Passage extrait ::
○ ○ ○
Contrairement à MaPrimeRénov' dite « nationale », les ménages des catégories de revenus intermédiaire et supérieure ne peuvent pas bénéficier de la prime. En revanche, ces ménages peuvent bénéficier du forfait rénovation globale rattaché à MaPrimeRénov', qui existe depuis 2021, et dont le fonctionnement est détaillé infra. De plus, dans le cadre de MaPrimeRénov' Sérénité, le ménage doit être obligatoirement accompagné par un Accompagnateur Rénov', ce qui n'est pas le cas pour MaPrimeRénov' « nationale ».

c) MaPrimeRénov' Copropriétés

MaPrimeRénov' Copropriétés prend la forme d'une prime versée à un syndicat de copropriétaires, pour des travaux qui doivent permettre une économie de 35 % de la consommation d'énergie. Pour en bénéficier, la copropriété doit être composée d'au moins 75 % de lots d'habitation principale.

La prime finance 25 % des charges des travaux, et elle ne peut pas excéder 25 000 euros par logement. Une assistance à maîtrise d'ouvrage est obligatoire, et elle est financée en partie pour l'Anah, à hauteur de 30 % du prix de la prestation, pour un montant qui ne peut excéder 180 euros par logement.

De plus, les copropriétés dites « fragiles », c'est-à-dire les copropriétés qui sont situées dans un quartier relevant du « nouveau programme national de renouvellement urbain » (NPNRU) ou qui présentent un taux d'impayés supérieur ou égal à 8 %, peuvent bénéficier d'une prime complémentaire d'un montant de 3 000 euros par logement.

d) Les forfaits associés à MaPrimeRénov'

Le forfait « rénovation globale » est réservé aux ménages qui ont des ressources supérieures aux plafonds de MaPrimeRénov' Sérénité. Pour en bénéficier, les ménages doivent réaliser un audit énergétique, effectué par un auditeur labellisé RGE, et engager des travaux qui doivent permettre un gain énergétique d'au moins 55 % par rapport à la consommation initiale. Son montant est de 10 000 euros pour les ménages aux revenus intermédiaires, et de 5 000 euros pour les ménages aisés. Ce forfait a été revalorisé en 2023 : l'année précédente, il était de 7 500 euros pour les ménages aux revenus intermédiaires et de 3 500 pour les ménages aisés.

Le forfait « bonus sortie de passoire énergétique » est attribué lorsque la consommation conventionnelle initiale du logement était supérieure ou égale 331 kWh/m²/an d'énergie primaire avant la réalisation des travaux, et lorsqu'elle est inférieure à ce seuil après la rénovation. Son montant est de 1 500 euros pour les ménages aux ressources modestes ou très modestes, de 1 000 euros pour les ménages aux ressources intermédiaires, et de 500 euros pour les ménages aisés.
○ ○ ○
Consigne :: Donnez la suite du texte sur les aides MaPrimeRénov', en reprenant après sa dernière phrase. Les items qui suivent ne sont pas utiles pour cet exercice.

Enregistrements d'étiquetage de régions
○ ○ ○
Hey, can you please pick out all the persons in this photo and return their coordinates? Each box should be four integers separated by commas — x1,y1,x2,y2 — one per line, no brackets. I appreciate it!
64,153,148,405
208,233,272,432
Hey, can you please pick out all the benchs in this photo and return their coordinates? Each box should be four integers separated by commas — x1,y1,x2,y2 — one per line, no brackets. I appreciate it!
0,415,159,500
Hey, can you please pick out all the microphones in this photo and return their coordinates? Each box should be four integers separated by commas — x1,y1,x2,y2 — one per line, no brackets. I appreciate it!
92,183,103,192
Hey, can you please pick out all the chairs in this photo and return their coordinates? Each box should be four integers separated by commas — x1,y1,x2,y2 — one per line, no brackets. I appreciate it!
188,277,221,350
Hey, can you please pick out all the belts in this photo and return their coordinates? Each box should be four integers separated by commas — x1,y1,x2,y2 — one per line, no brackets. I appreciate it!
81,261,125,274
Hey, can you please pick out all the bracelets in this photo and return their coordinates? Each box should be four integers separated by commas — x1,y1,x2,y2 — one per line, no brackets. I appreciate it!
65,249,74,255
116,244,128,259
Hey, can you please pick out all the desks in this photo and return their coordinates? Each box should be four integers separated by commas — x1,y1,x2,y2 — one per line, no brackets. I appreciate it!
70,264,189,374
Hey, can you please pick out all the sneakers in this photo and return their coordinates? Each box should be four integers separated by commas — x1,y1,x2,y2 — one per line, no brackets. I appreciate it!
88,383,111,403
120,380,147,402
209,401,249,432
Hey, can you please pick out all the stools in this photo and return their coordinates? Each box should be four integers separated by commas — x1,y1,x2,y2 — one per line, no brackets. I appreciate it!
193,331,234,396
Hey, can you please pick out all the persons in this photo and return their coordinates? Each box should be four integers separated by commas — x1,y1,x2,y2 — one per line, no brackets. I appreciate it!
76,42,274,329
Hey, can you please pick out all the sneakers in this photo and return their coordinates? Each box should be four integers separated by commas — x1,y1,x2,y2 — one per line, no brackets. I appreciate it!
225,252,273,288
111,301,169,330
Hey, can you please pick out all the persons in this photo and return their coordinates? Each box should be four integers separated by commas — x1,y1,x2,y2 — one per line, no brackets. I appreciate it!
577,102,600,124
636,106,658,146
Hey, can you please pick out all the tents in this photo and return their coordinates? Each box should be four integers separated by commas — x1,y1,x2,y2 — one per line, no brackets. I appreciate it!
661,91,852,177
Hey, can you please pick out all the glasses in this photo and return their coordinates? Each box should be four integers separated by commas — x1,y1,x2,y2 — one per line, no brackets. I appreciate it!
○ ○ ○
Réponse attendue ::
Le forfait « bonus bâtiment basse consommation » est attribué lorsque la consommation du logement passe en dessous de 91 kWh/m²/an. Son montant est identique au bonus sortie de passoire énergétique.

L'éligibilité à ces trois forfaits est conditionnée à la réalisation d'un audit énergétique préalable aux travaux de rénovation, et le demandeur doit pouvoir justifier de la cohérence entre les travaux réalisés et les recommandations de l'audit (par exemple, faire des travaux qui justifient un gain énergétique minimal de 55 % pour bénéficier du forfait « rénovation globale »).

e) Les certificats d'économie d'énergie (CEE)

Contrairement aux aides de l'Anah, qui sont imputées sur des crédits budgétaires, les certificats d'économie d'énergie (CEE) sont financés par les entreprises de l'énergie. Leur participation au programme des CEE est obligatoire et encadrée. L'ensemble des propriétaires et des locataires peuvent en bénéficier.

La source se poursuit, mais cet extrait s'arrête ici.